▸ To be done: Output every line of the records below word for word, leaving out the pictures.

[Records for scene-based reasoning]
════════
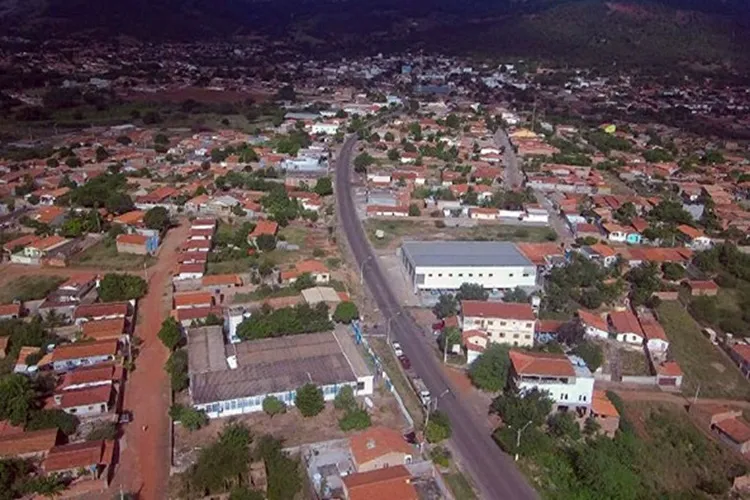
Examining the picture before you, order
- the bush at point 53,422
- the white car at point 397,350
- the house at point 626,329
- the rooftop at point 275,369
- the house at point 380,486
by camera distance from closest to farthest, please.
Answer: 1. the house at point 380,486
2. the bush at point 53,422
3. the rooftop at point 275,369
4. the white car at point 397,350
5. the house at point 626,329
════════
▸ Exercise answer:
Examining the picture before you, order
- the bush at point 53,422
- the white car at point 397,350
- the house at point 626,329
- the rooftop at point 275,369
- the house at point 380,486
by camera distance from closest to farthest, please.
Answer: 1. the house at point 380,486
2. the bush at point 53,422
3. the rooftop at point 275,369
4. the white car at point 397,350
5. the house at point 626,329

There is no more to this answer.